Ann Bayefsky writing about Durban III and its related declaration on "racism" and religious "intolerance" (Islamophobia) in the Weekly Standard:
On September 22, the U.N. General Assembly will feature speeches from the U.N. high commissioner for human rights, Navi Pillay - a major supporter of Durban III - and Iranian president Mahmoud Ahmadinejad, who is poised to deliver his usual anti-Semitic tirade under the General Assembly's banner. Along with these speeches, get ready for a major assault on human rights: The Durban Declaration charges Israel - and only Israel, among 192 U.N. nations - with racism. The declaration is a reincarnation of the "Zionism is racism" libel, and it is about to be catapulted to new heights if Pillay, the Organization of Islamic Cooperation (OIC), and willing collaborators in the developing world's G-77 get their way.
Negotiators are planning to finalize the declaration, intended to be rubber-stamped by world leaders later this month, as early as today. This will leave each government with a stark choice: join Islamic states and their partners in perpetrating this "anti-racist" swindle or join the boycott. Durban enthusiasts are hoping to make that choice as difficult as possible by masking the agenda with a human rights veneer.

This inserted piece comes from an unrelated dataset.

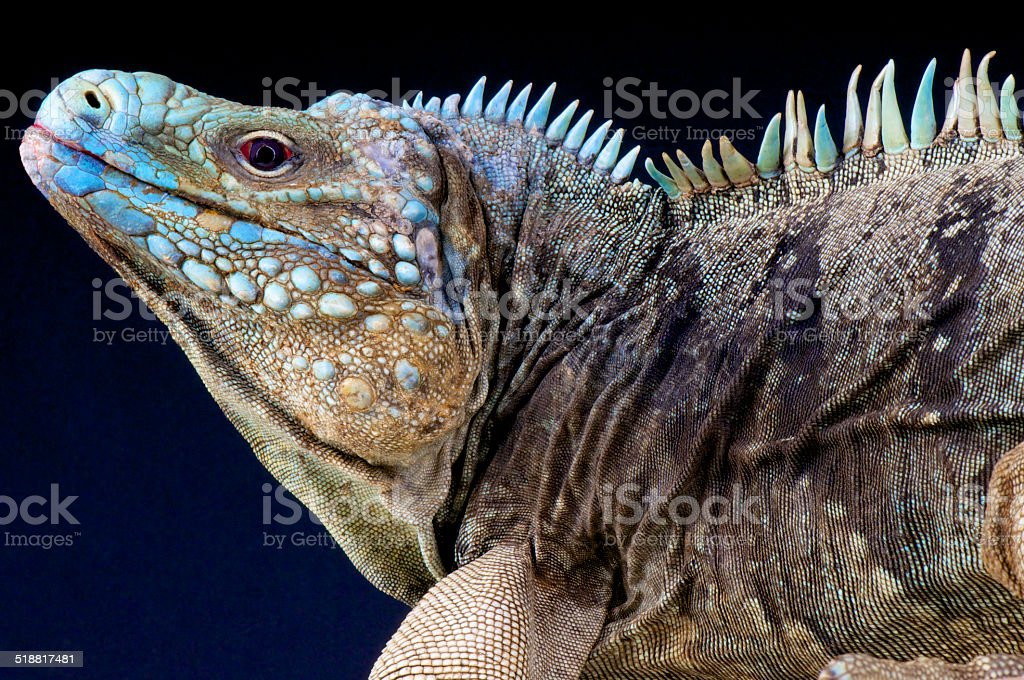 Blue rock iguana / Cyclura lewesi stock photo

For instance, the new declaration is called "United against racism, racial discrimination, xenophobia and related intolerance." Except that, given how racism has been defined, the General Assembly is not united on the subject. It expresses much heartfelt concern for the "victims of racism" - except those words are the product of intense lobbying by Islamic states because the Durban Declaration says Palestinians are "victims" of Israeli racism. There is a harmless looking reference to "intolerance including its new forms and manifestations." It was inserted because of the OIC/G-77 demanded the declaration cover Islamophobia and defamation of religion. As Egypt's representative to the Human Rights Council back in March, "the denigration of religions is wrongly justified on the ground of the right to freedom of expression."
The U.N. gamesmanship at work here is a form of art. Russia has been suggesting language for the new declaration that would denigrate free speech and place restrictions on the media. The OIC states, keen on denigrating Israel above all, have stepped in to propose a "middle ground" that purports to "give up" anti-free speech provisions in exchange for including cloaked Israel-bashing provisions. Belgium, Ireland, Norway, and Switzerland are seemingly anxious to sign on. And the French are delighted that the U.N.-speak has become convoluted enough for them to sign, too. And all the negotiators are careful simply to refer to the Israel-problem as the "sensitive" issue.
Nine member states, including the US, are already boycotting the September 22 conference. It is clear that no nation that treasures freedom of speech and is dedicated to fighting racism like the kind shown by Libyans who are slaughtering black Africans, should sign this excerable document. But many in the west are less devoted to those concepts - especially where their own anti-Semitism can be exposed.
Hence, mutliculturalism will win out and justice and fairness will lose.